> [Given records]:
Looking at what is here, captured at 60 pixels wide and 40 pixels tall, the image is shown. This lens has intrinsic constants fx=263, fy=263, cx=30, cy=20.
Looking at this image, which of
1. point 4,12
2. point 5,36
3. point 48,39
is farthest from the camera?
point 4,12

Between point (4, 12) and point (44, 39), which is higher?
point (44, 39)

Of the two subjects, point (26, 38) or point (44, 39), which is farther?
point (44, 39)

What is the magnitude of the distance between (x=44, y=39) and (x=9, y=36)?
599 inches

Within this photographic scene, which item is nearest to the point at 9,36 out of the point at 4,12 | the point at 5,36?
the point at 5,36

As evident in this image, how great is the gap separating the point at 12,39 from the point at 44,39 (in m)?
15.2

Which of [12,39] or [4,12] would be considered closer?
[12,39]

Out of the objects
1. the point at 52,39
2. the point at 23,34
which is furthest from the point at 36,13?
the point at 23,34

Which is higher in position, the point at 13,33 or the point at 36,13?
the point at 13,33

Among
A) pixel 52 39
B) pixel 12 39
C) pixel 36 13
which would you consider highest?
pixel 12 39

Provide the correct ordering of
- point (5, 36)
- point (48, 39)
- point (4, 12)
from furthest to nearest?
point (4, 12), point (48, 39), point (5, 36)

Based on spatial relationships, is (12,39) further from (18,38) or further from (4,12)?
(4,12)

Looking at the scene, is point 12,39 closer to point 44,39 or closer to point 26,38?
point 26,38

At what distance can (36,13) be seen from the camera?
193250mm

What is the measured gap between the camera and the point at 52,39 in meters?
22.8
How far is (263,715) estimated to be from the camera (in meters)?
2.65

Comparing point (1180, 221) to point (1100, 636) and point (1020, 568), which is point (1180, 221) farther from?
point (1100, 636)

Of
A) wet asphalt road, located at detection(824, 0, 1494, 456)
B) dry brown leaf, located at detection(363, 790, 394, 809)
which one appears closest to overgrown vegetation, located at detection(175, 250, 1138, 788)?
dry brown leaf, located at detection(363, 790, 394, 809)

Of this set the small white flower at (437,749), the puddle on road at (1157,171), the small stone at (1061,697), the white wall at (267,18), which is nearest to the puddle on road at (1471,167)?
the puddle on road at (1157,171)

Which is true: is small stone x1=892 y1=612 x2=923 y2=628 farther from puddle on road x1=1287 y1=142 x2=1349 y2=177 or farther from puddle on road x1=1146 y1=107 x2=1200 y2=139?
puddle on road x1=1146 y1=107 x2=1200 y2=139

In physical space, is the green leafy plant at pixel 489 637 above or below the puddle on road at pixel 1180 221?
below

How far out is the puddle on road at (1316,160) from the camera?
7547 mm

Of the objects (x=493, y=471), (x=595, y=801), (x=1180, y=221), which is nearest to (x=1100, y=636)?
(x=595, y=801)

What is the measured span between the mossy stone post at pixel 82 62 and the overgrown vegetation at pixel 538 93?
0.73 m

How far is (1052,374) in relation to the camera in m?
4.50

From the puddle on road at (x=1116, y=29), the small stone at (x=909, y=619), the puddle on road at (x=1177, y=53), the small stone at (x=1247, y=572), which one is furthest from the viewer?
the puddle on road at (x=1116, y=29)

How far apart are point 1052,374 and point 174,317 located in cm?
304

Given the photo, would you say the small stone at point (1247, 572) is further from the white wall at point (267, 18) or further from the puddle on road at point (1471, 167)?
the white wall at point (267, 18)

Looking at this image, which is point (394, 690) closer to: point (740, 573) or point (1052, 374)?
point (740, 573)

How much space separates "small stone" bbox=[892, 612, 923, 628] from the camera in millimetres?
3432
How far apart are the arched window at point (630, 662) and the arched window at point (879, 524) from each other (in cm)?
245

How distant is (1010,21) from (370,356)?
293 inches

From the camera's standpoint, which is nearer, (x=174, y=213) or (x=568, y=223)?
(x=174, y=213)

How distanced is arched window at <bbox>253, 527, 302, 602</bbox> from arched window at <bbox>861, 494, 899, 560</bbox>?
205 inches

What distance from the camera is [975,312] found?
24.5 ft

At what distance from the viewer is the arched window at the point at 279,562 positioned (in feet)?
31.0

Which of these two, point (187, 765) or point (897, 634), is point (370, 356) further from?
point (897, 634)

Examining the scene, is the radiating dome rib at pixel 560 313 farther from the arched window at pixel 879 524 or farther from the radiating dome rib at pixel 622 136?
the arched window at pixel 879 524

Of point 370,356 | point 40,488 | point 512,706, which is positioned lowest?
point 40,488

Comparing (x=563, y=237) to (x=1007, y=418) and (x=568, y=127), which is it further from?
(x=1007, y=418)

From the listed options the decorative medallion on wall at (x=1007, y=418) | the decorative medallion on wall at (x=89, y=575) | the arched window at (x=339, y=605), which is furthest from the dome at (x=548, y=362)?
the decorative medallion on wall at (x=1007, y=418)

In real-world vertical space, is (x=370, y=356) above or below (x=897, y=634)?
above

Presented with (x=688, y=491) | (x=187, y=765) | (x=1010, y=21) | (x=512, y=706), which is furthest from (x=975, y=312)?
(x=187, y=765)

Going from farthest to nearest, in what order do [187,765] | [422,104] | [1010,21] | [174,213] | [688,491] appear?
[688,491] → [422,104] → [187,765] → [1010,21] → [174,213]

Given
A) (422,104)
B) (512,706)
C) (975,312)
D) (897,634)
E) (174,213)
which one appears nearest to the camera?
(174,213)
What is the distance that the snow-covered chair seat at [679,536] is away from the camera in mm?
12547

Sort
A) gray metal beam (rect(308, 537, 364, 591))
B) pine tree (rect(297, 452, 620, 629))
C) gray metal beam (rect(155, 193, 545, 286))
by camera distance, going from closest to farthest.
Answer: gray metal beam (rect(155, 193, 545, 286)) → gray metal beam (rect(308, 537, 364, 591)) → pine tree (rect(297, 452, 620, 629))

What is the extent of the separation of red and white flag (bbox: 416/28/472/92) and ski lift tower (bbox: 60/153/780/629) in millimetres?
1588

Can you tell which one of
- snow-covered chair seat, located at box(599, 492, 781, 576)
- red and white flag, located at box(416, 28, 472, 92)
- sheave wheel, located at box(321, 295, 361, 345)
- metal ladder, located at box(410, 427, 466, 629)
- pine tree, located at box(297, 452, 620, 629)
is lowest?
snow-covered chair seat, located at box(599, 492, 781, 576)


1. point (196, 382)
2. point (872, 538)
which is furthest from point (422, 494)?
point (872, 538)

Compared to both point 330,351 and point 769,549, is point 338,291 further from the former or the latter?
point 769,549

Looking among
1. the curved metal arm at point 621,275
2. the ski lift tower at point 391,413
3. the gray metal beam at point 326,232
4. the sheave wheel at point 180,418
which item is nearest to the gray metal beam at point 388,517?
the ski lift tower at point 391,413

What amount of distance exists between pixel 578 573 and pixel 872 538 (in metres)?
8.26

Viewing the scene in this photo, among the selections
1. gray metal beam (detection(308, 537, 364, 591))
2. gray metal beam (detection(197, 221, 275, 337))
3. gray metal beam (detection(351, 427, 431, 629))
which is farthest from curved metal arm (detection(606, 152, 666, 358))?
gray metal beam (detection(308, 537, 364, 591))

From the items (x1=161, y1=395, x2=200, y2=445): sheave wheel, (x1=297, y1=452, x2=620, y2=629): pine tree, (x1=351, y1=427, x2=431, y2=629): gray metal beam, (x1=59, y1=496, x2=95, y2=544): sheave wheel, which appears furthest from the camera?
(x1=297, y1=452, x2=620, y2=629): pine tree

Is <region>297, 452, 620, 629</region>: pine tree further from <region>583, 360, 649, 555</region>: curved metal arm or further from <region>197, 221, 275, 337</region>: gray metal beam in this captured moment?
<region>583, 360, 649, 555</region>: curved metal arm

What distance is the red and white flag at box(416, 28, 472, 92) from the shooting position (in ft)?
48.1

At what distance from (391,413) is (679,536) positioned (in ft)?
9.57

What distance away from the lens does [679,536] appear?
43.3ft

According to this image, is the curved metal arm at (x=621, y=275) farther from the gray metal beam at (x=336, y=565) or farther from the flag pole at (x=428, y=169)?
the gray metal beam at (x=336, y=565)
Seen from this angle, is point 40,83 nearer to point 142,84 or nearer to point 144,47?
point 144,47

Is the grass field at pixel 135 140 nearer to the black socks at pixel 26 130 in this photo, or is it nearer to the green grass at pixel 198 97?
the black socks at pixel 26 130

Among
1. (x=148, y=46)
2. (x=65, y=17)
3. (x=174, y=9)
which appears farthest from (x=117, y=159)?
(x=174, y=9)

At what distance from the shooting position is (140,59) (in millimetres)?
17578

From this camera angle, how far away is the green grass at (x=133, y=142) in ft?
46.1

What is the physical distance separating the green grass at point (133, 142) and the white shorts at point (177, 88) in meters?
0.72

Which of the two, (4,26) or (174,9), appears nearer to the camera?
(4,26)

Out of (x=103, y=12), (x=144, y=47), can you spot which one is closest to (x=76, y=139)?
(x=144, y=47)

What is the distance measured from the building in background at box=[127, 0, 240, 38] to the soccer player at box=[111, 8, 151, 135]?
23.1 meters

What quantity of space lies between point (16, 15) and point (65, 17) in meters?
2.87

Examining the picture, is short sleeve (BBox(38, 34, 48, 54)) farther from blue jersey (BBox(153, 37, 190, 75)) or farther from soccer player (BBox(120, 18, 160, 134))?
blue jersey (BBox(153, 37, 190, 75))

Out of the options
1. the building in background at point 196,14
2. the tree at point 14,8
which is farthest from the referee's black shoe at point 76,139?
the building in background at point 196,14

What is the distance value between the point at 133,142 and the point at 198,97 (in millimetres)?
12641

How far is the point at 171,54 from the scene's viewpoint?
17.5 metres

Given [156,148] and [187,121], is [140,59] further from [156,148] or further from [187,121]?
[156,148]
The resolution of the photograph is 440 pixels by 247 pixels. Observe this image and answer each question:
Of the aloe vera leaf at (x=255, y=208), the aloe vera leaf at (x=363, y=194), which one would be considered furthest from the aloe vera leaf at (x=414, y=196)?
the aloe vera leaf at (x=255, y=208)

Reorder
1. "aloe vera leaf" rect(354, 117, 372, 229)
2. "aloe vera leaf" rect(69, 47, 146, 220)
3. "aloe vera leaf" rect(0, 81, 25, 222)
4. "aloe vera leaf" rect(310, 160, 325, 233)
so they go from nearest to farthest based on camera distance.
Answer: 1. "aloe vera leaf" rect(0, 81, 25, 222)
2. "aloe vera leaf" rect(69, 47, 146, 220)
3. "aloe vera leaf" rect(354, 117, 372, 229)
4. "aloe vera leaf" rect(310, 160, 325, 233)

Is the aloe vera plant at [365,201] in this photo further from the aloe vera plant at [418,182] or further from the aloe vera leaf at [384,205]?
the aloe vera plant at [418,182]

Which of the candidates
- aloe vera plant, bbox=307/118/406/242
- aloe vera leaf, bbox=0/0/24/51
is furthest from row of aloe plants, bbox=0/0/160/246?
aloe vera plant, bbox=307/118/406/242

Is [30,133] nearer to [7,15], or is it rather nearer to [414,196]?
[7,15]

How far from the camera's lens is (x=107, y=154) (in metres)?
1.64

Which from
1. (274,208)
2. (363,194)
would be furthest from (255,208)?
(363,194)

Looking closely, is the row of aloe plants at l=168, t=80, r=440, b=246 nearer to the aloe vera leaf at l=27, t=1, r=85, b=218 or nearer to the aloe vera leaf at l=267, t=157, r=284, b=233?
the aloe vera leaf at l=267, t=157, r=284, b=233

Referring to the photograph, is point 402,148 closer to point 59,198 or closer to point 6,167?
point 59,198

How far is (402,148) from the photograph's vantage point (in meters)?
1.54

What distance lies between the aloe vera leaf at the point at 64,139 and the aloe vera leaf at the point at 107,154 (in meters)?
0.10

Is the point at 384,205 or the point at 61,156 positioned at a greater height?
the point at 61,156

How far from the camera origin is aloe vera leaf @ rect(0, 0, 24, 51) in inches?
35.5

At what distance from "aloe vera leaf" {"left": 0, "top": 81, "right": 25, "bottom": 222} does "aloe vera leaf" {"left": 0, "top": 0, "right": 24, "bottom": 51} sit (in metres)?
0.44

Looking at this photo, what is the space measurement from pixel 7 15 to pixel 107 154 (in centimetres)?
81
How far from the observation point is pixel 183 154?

> [Written instruction]: Word for word, quote the lines from the line containing "What distance lies" through the end of the material, both included, and nothing else.

> [Completed exercise]:
What distance lies between the aloe vera leaf at the point at 64,139 and the aloe vera leaf at the point at 107,154 (in meters)?
0.10

Is the point at 384,205 or the point at 61,156 positioned at a greater height?
the point at 61,156

How far from the camera origin is aloe vera leaf @ rect(0, 0, 24, 51) in inches?
35.5

At what distance from "aloe vera leaf" {"left": 0, "top": 81, "right": 25, "bottom": 222} does "aloe vera leaf" {"left": 0, "top": 0, "right": 24, "bottom": 51} sit (in metres)?
0.44

Looking at this photo, what is the space measurement from pixel 7 15 to pixel 107 154 (in centimetres)?
81
How far from the observation point is pixel 183 154?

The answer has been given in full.